Place de la Bastille, Utopia 56 et une trentaine de Mineurs Non Accompagnés (MNA) dénoncent les manquements de l’Etat.

« Ce sont les jeunes qui sont venus vers nous à la sortie du dispositif, commente pour nous le coordinateur d’Utopia 56, Pierre Mathurin. Ils n’en pouvaient plus du harcèlement policier et avaient le désir d’être visibilisés. Le fait d’être accompagnés par une association les rassure. »

C’est ainsi qu’est née l’idée de cette première action de visibilisation des MNA. L’association Utopia 56 n’en est, en effet, pas à son coup d’essai. En novembre 2021, l’installation d’une centaine d’exilé-es majeur-es avec des tentes place de la République et leur évacuation violente avait fait grands bruits. Un an plus tôt, c’est devant l’Hôtel De Ville de Paris que s’installaient les tentes de l’association pour interpeller les pouvoirs publics sur la situation des personnes à la rue.

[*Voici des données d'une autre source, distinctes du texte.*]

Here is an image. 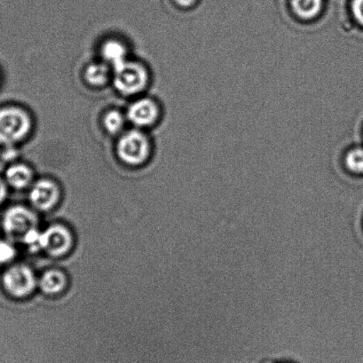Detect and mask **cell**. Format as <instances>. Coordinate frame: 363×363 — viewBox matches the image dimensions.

Le samedi 28 mai, l’association et une trentaine de MNA en recours devant le juge pour obtenir la reconnaissance de leur minorité ont posé leur tente place de la Bastille, au cœur de Paris, afin de dénoncer un dispositif d’accueil des MNA défaillant.

“Au total, on estime qu’à Paris 1000 mineurs n’ont pas d’hébergement et dorment à la rue”, Pierre Mathurin d’Utopia 56

« Ce sont entre cinq et dix jeunes qui sont remis à la rue chaque jour. Au total, on estime qu’à Paris 1000 mineurs n’ont pas d’hébergement et dorment à la rue. C’est contraire aux conventions internationales ! », fulmine Pierre Mathurin. « Le but c’est donc d’amener plus de jeunes ici, place de la Bastille, car nous en rencontrons tous les jours en maraude. On a déclaré la manifestation pour cinq jours, mais on espère rester le temps qu’il faudra. »

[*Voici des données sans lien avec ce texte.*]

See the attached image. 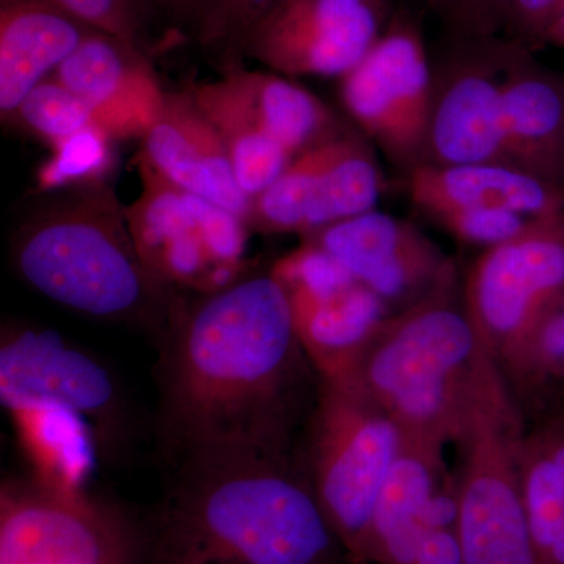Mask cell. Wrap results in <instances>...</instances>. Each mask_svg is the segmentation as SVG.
Instances as JSON below:
<instances>
[{"label":"cell","instance_id":"cell-34","mask_svg":"<svg viewBox=\"0 0 564 564\" xmlns=\"http://www.w3.org/2000/svg\"><path fill=\"white\" fill-rule=\"evenodd\" d=\"M563 10L564 0H508L507 40L530 52L540 50Z\"/></svg>","mask_w":564,"mask_h":564},{"label":"cell","instance_id":"cell-23","mask_svg":"<svg viewBox=\"0 0 564 564\" xmlns=\"http://www.w3.org/2000/svg\"><path fill=\"white\" fill-rule=\"evenodd\" d=\"M218 84L252 124L293 158L347 129L317 96L281 74L234 66Z\"/></svg>","mask_w":564,"mask_h":564},{"label":"cell","instance_id":"cell-17","mask_svg":"<svg viewBox=\"0 0 564 564\" xmlns=\"http://www.w3.org/2000/svg\"><path fill=\"white\" fill-rule=\"evenodd\" d=\"M137 155L163 180L218 204L248 225L251 199L234 176L217 129L188 91L166 95L165 109L144 133Z\"/></svg>","mask_w":564,"mask_h":564},{"label":"cell","instance_id":"cell-36","mask_svg":"<svg viewBox=\"0 0 564 564\" xmlns=\"http://www.w3.org/2000/svg\"><path fill=\"white\" fill-rule=\"evenodd\" d=\"M151 2L174 20L195 21L198 28L215 0H151Z\"/></svg>","mask_w":564,"mask_h":564},{"label":"cell","instance_id":"cell-8","mask_svg":"<svg viewBox=\"0 0 564 564\" xmlns=\"http://www.w3.org/2000/svg\"><path fill=\"white\" fill-rule=\"evenodd\" d=\"M340 101L364 135L404 173L425 161L432 62L421 24L393 11L369 54L340 79Z\"/></svg>","mask_w":564,"mask_h":564},{"label":"cell","instance_id":"cell-39","mask_svg":"<svg viewBox=\"0 0 564 564\" xmlns=\"http://www.w3.org/2000/svg\"><path fill=\"white\" fill-rule=\"evenodd\" d=\"M355 564H370V563H355Z\"/></svg>","mask_w":564,"mask_h":564},{"label":"cell","instance_id":"cell-6","mask_svg":"<svg viewBox=\"0 0 564 564\" xmlns=\"http://www.w3.org/2000/svg\"><path fill=\"white\" fill-rule=\"evenodd\" d=\"M522 430L524 419L497 367L454 444L464 564H538L519 473Z\"/></svg>","mask_w":564,"mask_h":564},{"label":"cell","instance_id":"cell-11","mask_svg":"<svg viewBox=\"0 0 564 564\" xmlns=\"http://www.w3.org/2000/svg\"><path fill=\"white\" fill-rule=\"evenodd\" d=\"M563 285L564 212L536 218L475 259L463 280L464 306L496 364Z\"/></svg>","mask_w":564,"mask_h":564},{"label":"cell","instance_id":"cell-19","mask_svg":"<svg viewBox=\"0 0 564 564\" xmlns=\"http://www.w3.org/2000/svg\"><path fill=\"white\" fill-rule=\"evenodd\" d=\"M93 32L55 0H0L2 121L11 122L32 90L54 76Z\"/></svg>","mask_w":564,"mask_h":564},{"label":"cell","instance_id":"cell-16","mask_svg":"<svg viewBox=\"0 0 564 564\" xmlns=\"http://www.w3.org/2000/svg\"><path fill=\"white\" fill-rule=\"evenodd\" d=\"M84 99L110 139H143L165 109L166 95L139 47L93 32L54 73Z\"/></svg>","mask_w":564,"mask_h":564},{"label":"cell","instance_id":"cell-24","mask_svg":"<svg viewBox=\"0 0 564 564\" xmlns=\"http://www.w3.org/2000/svg\"><path fill=\"white\" fill-rule=\"evenodd\" d=\"M518 462L538 564H564V410L524 421Z\"/></svg>","mask_w":564,"mask_h":564},{"label":"cell","instance_id":"cell-13","mask_svg":"<svg viewBox=\"0 0 564 564\" xmlns=\"http://www.w3.org/2000/svg\"><path fill=\"white\" fill-rule=\"evenodd\" d=\"M391 0H278L252 28L242 55L284 77H343L391 20Z\"/></svg>","mask_w":564,"mask_h":564},{"label":"cell","instance_id":"cell-20","mask_svg":"<svg viewBox=\"0 0 564 564\" xmlns=\"http://www.w3.org/2000/svg\"><path fill=\"white\" fill-rule=\"evenodd\" d=\"M406 192L425 215L444 209H503L529 218L564 212V188L505 163L417 165Z\"/></svg>","mask_w":564,"mask_h":564},{"label":"cell","instance_id":"cell-22","mask_svg":"<svg viewBox=\"0 0 564 564\" xmlns=\"http://www.w3.org/2000/svg\"><path fill=\"white\" fill-rule=\"evenodd\" d=\"M288 296L304 350L325 380H350L375 334L392 314L359 281L323 299Z\"/></svg>","mask_w":564,"mask_h":564},{"label":"cell","instance_id":"cell-14","mask_svg":"<svg viewBox=\"0 0 564 564\" xmlns=\"http://www.w3.org/2000/svg\"><path fill=\"white\" fill-rule=\"evenodd\" d=\"M303 240L329 252L392 314L459 278L455 262L417 226L384 212L369 210L334 223Z\"/></svg>","mask_w":564,"mask_h":564},{"label":"cell","instance_id":"cell-5","mask_svg":"<svg viewBox=\"0 0 564 564\" xmlns=\"http://www.w3.org/2000/svg\"><path fill=\"white\" fill-rule=\"evenodd\" d=\"M403 433L361 386L322 378L299 456L352 563H366L378 497Z\"/></svg>","mask_w":564,"mask_h":564},{"label":"cell","instance_id":"cell-33","mask_svg":"<svg viewBox=\"0 0 564 564\" xmlns=\"http://www.w3.org/2000/svg\"><path fill=\"white\" fill-rule=\"evenodd\" d=\"M96 31L139 47L140 20L135 0H55Z\"/></svg>","mask_w":564,"mask_h":564},{"label":"cell","instance_id":"cell-3","mask_svg":"<svg viewBox=\"0 0 564 564\" xmlns=\"http://www.w3.org/2000/svg\"><path fill=\"white\" fill-rule=\"evenodd\" d=\"M109 184L44 204L11 239V263L29 288L98 321L162 339L185 303L141 259Z\"/></svg>","mask_w":564,"mask_h":564},{"label":"cell","instance_id":"cell-37","mask_svg":"<svg viewBox=\"0 0 564 564\" xmlns=\"http://www.w3.org/2000/svg\"><path fill=\"white\" fill-rule=\"evenodd\" d=\"M547 44H554V46L564 51V10L555 24L552 25L551 32H549Z\"/></svg>","mask_w":564,"mask_h":564},{"label":"cell","instance_id":"cell-1","mask_svg":"<svg viewBox=\"0 0 564 564\" xmlns=\"http://www.w3.org/2000/svg\"><path fill=\"white\" fill-rule=\"evenodd\" d=\"M158 351L163 466L212 448L299 455L322 377L272 273L185 300Z\"/></svg>","mask_w":564,"mask_h":564},{"label":"cell","instance_id":"cell-25","mask_svg":"<svg viewBox=\"0 0 564 564\" xmlns=\"http://www.w3.org/2000/svg\"><path fill=\"white\" fill-rule=\"evenodd\" d=\"M497 367L524 421L564 393V285Z\"/></svg>","mask_w":564,"mask_h":564},{"label":"cell","instance_id":"cell-7","mask_svg":"<svg viewBox=\"0 0 564 564\" xmlns=\"http://www.w3.org/2000/svg\"><path fill=\"white\" fill-rule=\"evenodd\" d=\"M0 399L10 413L55 408L76 415L106 458L120 454L128 441V402L118 378L91 352L52 329H2Z\"/></svg>","mask_w":564,"mask_h":564},{"label":"cell","instance_id":"cell-31","mask_svg":"<svg viewBox=\"0 0 564 564\" xmlns=\"http://www.w3.org/2000/svg\"><path fill=\"white\" fill-rule=\"evenodd\" d=\"M429 217L458 242L485 250L514 239L536 220L503 209H444Z\"/></svg>","mask_w":564,"mask_h":564},{"label":"cell","instance_id":"cell-28","mask_svg":"<svg viewBox=\"0 0 564 564\" xmlns=\"http://www.w3.org/2000/svg\"><path fill=\"white\" fill-rule=\"evenodd\" d=\"M11 122L51 148L87 129L102 131L91 107L54 76L32 90Z\"/></svg>","mask_w":564,"mask_h":564},{"label":"cell","instance_id":"cell-29","mask_svg":"<svg viewBox=\"0 0 564 564\" xmlns=\"http://www.w3.org/2000/svg\"><path fill=\"white\" fill-rule=\"evenodd\" d=\"M270 273L288 295L313 299L334 295L356 282L343 263L323 248L306 240H303L302 247L295 248L274 263Z\"/></svg>","mask_w":564,"mask_h":564},{"label":"cell","instance_id":"cell-38","mask_svg":"<svg viewBox=\"0 0 564 564\" xmlns=\"http://www.w3.org/2000/svg\"><path fill=\"white\" fill-rule=\"evenodd\" d=\"M554 410H564V393H562V395H560L558 399H555L554 402L549 404V406L545 408L544 411H541L540 414L547 413V411H554ZM540 414H536V415H540ZM533 417H534V415H533ZM530 419H532V417H530ZM527 421H529V419H527Z\"/></svg>","mask_w":564,"mask_h":564},{"label":"cell","instance_id":"cell-30","mask_svg":"<svg viewBox=\"0 0 564 564\" xmlns=\"http://www.w3.org/2000/svg\"><path fill=\"white\" fill-rule=\"evenodd\" d=\"M278 0H215L198 25L204 47L221 52L228 68L242 55L245 40Z\"/></svg>","mask_w":564,"mask_h":564},{"label":"cell","instance_id":"cell-10","mask_svg":"<svg viewBox=\"0 0 564 564\" xmlns=\"http://www.w3.org/2000/svg\"><path fill=\"white\" fill-rule=\"evenodd\" d=\"M507 39H452L432 63V111L422 165L508 161L502 120ZM514 166V165H513Z\"/></svg>","mask_w":564,"mask_h":564},{"label":"cell","instance_id":"cell-35","mask_svg":"<svg viewBox=\"0 0 564 564\" xmlns=\"http://www.w3.org/2000/svg\"><path fill=\"white\" fill-rule=\"evenodd\" d=\"M414 564H464L456 529H426Z\"/></svg>","mask_w":564,"mask_h":564},{"label":"cell","instance_id":"cell-26","mask_svg":"<svg viewBox=\"0 0 564 564\" xmlns=\"http://www.w3.org/2000/svg\"><path fill=\"white\" fill-rule=\"evenodd\" d=\"M187 91L217 129L245 195L250 199L261 195L288 169L291 152L252 124L218 82L196 84Z\"/></svg>","mask_w":564,"mask_h":564},{"label":"cell","instance_id":"cell-32","mask_svg":"<svg viewBox=\"0 0 564 564\" xmlns=\"http://www.w3.org/2000/svg\"><path fill=\"white\" fill-rule=\"evenodd\" d=\"M452 39H492L507 25L508 0H425Z\"/></svg>","mask_w":564,"mask_h":564},{"label":"cell","instance_id":"cell-9","mask_svg":"<svg viewBox=\"0 0 564 564\" xmlns=\"http://www.w3.org/2000/svg\"><path fill=\"white\" fill-rule=\"evenodd\" d=\"M139 536L84 491L6 480L0 491V564H137Z\"/></svg>","mask_w":564,"mask_h":564},{"label":"cell","instance_id":"cell-2","mask_svg":"<svg viewBox=\"0 0 564 564\" xmlns=\"http://www.w3.org/2000/svg\"><path fill=\"white\" fill-rule=\"evenodd\" d=\"M163 469L143 564H355L299 455L212 448Z\"/></svg>","mask_w":564,"mask_h":564},{"label":"cell","instance_id":"cell-21","mask_svg":"<svg viewBox=\"0 0 564 564\" xmlns=\"http://www.w3.org/2000/svg\"><path fill=\"white\" fill-rule=\"evenodd\" d=\"M445 447L404 436L375 507L366 563L414 564L426 502L451 475Z\"/></svg>","mask_w":564,"mask_h":564},{"label":"cell","instance_id":"cell-12","mask_svg":"<svg viewBox=\"0 0 564 564\" xmlns=\"http://www.w3.org/2000/svg\"><path fill=\"white\" fill-rule=\"evenodd\" d=\"M384 188L369 141L344 129L300 152L261 195L251 199L248 226L304 237L373 210Z\"/></svg>","mask_w":564,"mask_h":564},{"label":"cell","instance_id":"cell-15","mask_svg":"<svg viewBox=\"0 0 564 564\" xmlns=\"http://www.w3.org/2000/svg\"><path fill=\"white\" fill-rule=\"evenodd\" d=\"M135 165L141 193L124 212L148 269L170 288L198 295L221 291L247 276L218 258L204 217L206 198L163 180L140 155Z\"/></svg>","mask_w":564,"mask_h":564},{"label":"cell","instance_id":"cell-18","mask_svg":"<svg viewBox=\"0 0 564 564\" xmlns=\"http://www.w3.org/2000/svg\"><path fill=\"white\" fill-rule=\"evenodd\" d=\"M511 43L502 88L508 161L564 188V73Z\"/></svg>","mask_w":564,"mask_h":564},{"label":"cell","instance_id":"cell-4","mask_svg":"<svg viewBox=\"0 0 564 564\" xmlns=\"http://www.w3.org/2000/svg\"><path fill=\"white\" fill-rule=\"evenodd\" d=\"M455 280L389 315L350 380L404 436L447 447L497 364L475 332Z\"/></svg>","mask_w":564,"mask_h":564},{"label":"cell","instance_id":"cell-27","mask_svg":"<svg viewBox=\"0 0 564 564\" xmlns=\"http://www.w3.org/2000/svg\"><path fill=\"white\" fill-rule=\"evenodd\" d=\"M106 132L87 129L52 148V155L36 173L41 193L70 192L107 184L113 169V148Z\"/></svg>","mask_w":564,"mask_h":564}]
</instances>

« Ils ont dit que ma manière de parler était trop mature. » C’est les larmes aux yeux que Abdoulaye Conde, adolescent de 16 ans, se confie à nous en français, langue qu’il a apprise en Guinée. Arrivé à Paris il y a cinq jours, il a passé l’examen de reconnaissance de minorité sans succès. Ni son extrait de naissance guinéen ou la reconnaissance par l’Italie, où il a passé 2 mois, de sa minorité n’ont été considérés comme suffisants pour prouver son âge. A sa sortie du dispositif animé par la Croix-Rouge, il rencontre des bénévoles d’Utopia 56 et décide de participer à cette manifestation.

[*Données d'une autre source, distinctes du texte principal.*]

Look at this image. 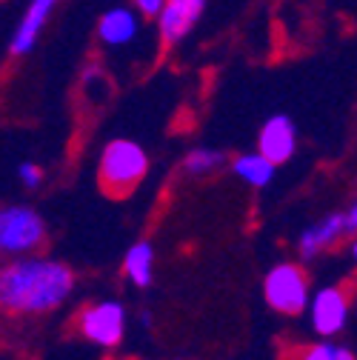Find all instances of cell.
Instances as JSON below:
<instances>
[{"mask_svg":"<svg viewBox=\"0 0 357 360\" xmlns=\"http://www.w3.org/2000/svg\"><path fill=\"white\" fill-rule=\"evenodd\" d=\"M74 269L43 255L0 260V311L9 318H40L58 311L74 292Z\"/></svg>","mask_w":357,"mask_h":360,"instance_id":"1","label":"cell"},{"mask_svg":"<svg viewBox=\"0 0 357 360\" xmlns=\"http://www.w3.org/2000/svg\"><path fill=\"white\" fill-rule=\"evenodd\" d=\"M149 152L131 138H115L103 146L98 160V180L109 198H126L149 174Z\"/></svg>","mask_w":357,"mask_h":360,"instance_id":"2","label":"cell"},{"mask_svg":"<svg viewBox=\"0 0 357 360\" xmlns=\"http://www.w3.org/2000/svg\"><path fill=\"white\" fill-rule=\"evenodd\" d=\"M49 226L43 214L29 203L0 206V260L34 255L46 246Z\"/></svg>","mask_w":357,"mask_h":360,"instance_id":"3","label":"cell"},{"mask_svg":"<svg viewBox=\"0 0 357 360\" xmlns=\"http://www.w3.org/2000/svg\"><path fill=\"white\" fill-rule=\"evenodd\" d=\"M263 300L283 318H300L311 300V283H309V272L303 269V260L275 263L263 275Z\"/></svg>","mask_w":357,"mask_h":360,"instance_id":"4","label":"cell"},{"mask_svg":"<svg viewBox=\"0 0 357 360\" xmlns=\"http://www.w3.org/2000/svg\"><path fill=\"white\" fill-rule=\"evenodd\" d=\"M126 323H129L126 306L115 297L95 300L77 311L80 338L89 340L92 346H100V349H117L126 338Z\"/></svg>","mask_w":357,"mask_h":360,"instance_id":"5","label":"cell"},{"mask_svg":"<svg viewBox=\"0 0 357 360\" xmlns=\"http://www.w3.org/2000/svg\"><path fill=\"white\" fill-rule=\"evenodd\" d=\"M309 323L320 338H337L346 323H349V311H351V297L343 286H323L318 292H311L309 300Z\"/></svg>","mask_w":357,"mask_h":360,"instance_id":"6","label":"cell"},{"mask_svg":"<svg viewBox=\"0 0 357 360\" xmlns=\"http://www.w3.org/2000/svg\"><path fill=\"white\" fill-rule=\"evenodd\" d=\"M209 0H169L163 15L155 20L157 23V37L163 49H174L177 43H183L186 34L200 23Z\"/></svg>","mask_w":357,"mask_h":360,"instance_id":"7","label":"cell"},{"mask_svg":"<svg viewBox=\"0 0 357 360\" xmlns=\"http://www.w3.org/2000/svg\"><path fill=\"white\" fill-rule=\"evenodd\" d=\"M257 152H263L275 166H283L297 152V126L289 115L266 117L257 131Z\"/></svg>","mask_w":357,"mask_h":360,"instance_id":"8","label":"cell"},{"mask_svg":"<svg viewBox=\"0 0 357 360\" xmlns=\"http://www.w3.org/2000/svg\"><path fill=\"white\" fill-rule=\"evenodd\" d=\"M346 214L343 212H332V214H323L318 223L306 226L297 238V255L303 263H311L318 260L323 252H329L332 246H337L343 238H346Z\"/></svg>","mask_w":357,"mask_h":360,"instance_id":"9","label":"cell"},{"mask_svg":"<svg viewBox=\"0 0 357 360\" xmlns=\"http://www.w3.org/2000/svg\"><path fill=\"white\" fill-rule=\"evenodd\" d=\"M60 0H29V6L23 9V18L9 40V55L12 58H23L29 55L34 46H37V40L43 34V29H46L49 18L55 15Z\"/></svg>","mask_w":357,"mask_h":360,"instance_id":"10","label":"cell"},{"mask_svg":"<svg viewBox=\"0 0 357 360\" xmlns=\"http://www.w3.org/2000/svg\"><path fill=\"white\" fill-rule=\"evenodd\" d=\"M141 15L135 12V6H115L109 12L100 15L98 20V40L109 49H123L129 43H135L138 32H141Z\"/></svg>","mask_w":357,"mask_h":360,"instance_id":"11","label":"cell"},{"mask_svg":"<svg viewBox=\"0 0 357 360\" xmlns=\"http://www.w3.org/2000/svg\"><path fill=\"white\" fill-rule=\"evenodd\" d=\"M229 169H232V174L240 180V184H246V186H252V189H266V186H272V180H275V172H278V166L266 158L263 152H243V155H235L232 160H229Z\"/></svg>","mask_w":357,"mask_h":360,"instance_id":"12","label":"cell"},{"mask_svg":"<svg viewBox=\"0 0 357 360\" xmlns=\"http://www.w3.org/2000/svg\"><path fill=\"white\" fill-rule=\"evenodd\" d=\"M123 275L131 286L149 289L155 281V246L152 240H135L123 255Z\"/></svg>","mask_w":357,"mask_h":360,"instance_id":"13","label":"cell"},{"mask_svg":"<svg viewBox=\"0 0 357 360\" xmlns=\"http://www.w3.org/2000/svg\"><path fill=\"white\" fill-rule=\"evenodd\" d=\"M223 166H226V152H220V149H212V146H195L183 155V174L186 177H209L214 172H220Z\"/></svg>","mask_w":357,"mask_h":360,"instance_id":"14","label":"cell"},{"mask_svg":"<svg viewBox=\"0 0 357 360\" xmlns=\"http://www.w3.org/2000/svg\"><path fill=\"white\" fill-rule=\"evenodd\" d=\"M297 360H357V357L343 343H335L332 338H323V340L311 343V346H303Z\"/></svg>","mask_w":357,"mask_h":360,"instance_id":"15","label":"cell"},{"mask_svg":"<svg viewBox=\"0 0 357 360\" xmlns=\"http://www.w3.org/2000/svg\"><path fill=\"white\" fill-rule=\"evenodd\" d=\"M18 177H20V184H23V189H29V192H34V189H40V184H43V169L37 166V163H32V160H23L20 166H18Z\"/></svg>","mask_w":357,"mask_h":360,"instance_id":"16","label":"cell"},{"mask_svg":"<svg viewBox=\"0 0 357 360\" xmlns=\"http://www.w3.org/2000/svg\"><path fill=\"white\" fill-rule=\"evenodd\" d=\"M169 0H131V6H135V12L143 18V20H157L163 15Z\"/></svg>","mask_w":357,"mask_h":360,"instance_id":"17","label":"cell"},{"mask_svg":"<svg viewBox=\"0 0 357 360\" xmlns=\"http://www.w3.org/2000/svg\"><path fill=\"white\" fill-rule=\"evenodd\" d=\"M343 214H346V232L349 235H357V198L351 200V206Z\"/></svg>","mask_w":357,"mask_h":360,"instance_id":"18","label":"cell"},{"mask_svg":"<svg viewBox=\"0 0 357 360\" xmlns=\"http://www.w3.org/2000/svg\"><path fill=\"white\" fill-rule=\"evenodd\" d=\"M349 249H351V257H354V263H357V235H354V240H351Z\"/></svg>","mask_w":357,"mask_h":360,"instance_id":"19","label":"cell"}]
</instances>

« Souvent, pendant un entretien de 30 minutes, un psychologue va juger que la posture de l’enfant est trop mature et ne correspond pas avec l’âge déclaré, confirme Pierre Mathurin. La vulnérabilité, le parcours difficile de ces jeunes ne sont pas prises en compte. Il y a aussi un délit de faciès face à des adolescents souvent africains qui sont soupçonnés de mentir. On demande une présomption de minorité pour protéger les droits des enfants. »

Comment en effet reprocher à Abdoulaye d’apparaître plus mature qu’un enfant français de 16 ans lambda lorsque que l’on sait ce qu’il a traversé pour arriver ici dans « ce pays qu’[il] ne connait qu’à travers les films et le football, le Paris-Saint-Germain (PSG)».

Au décès de sa mère, Abdoulaye se retrouve seul avec la deuxième femme de son père -mécanicien et souvent en déplacement- qui le maltraite. Quand son oncle lui dit de le suivre en Europe, il n’hésite pas. « Mon oncle me disait tout. Le chemin. Tout. Je ne connais rien, moi. Mais il est resté dans l’eau ».

Rester dans l’eau, c’est les mots qu’il choisit pour décrire la mort de son oncle en Méditerranée, comme 1924 autres exilé-es en 2021.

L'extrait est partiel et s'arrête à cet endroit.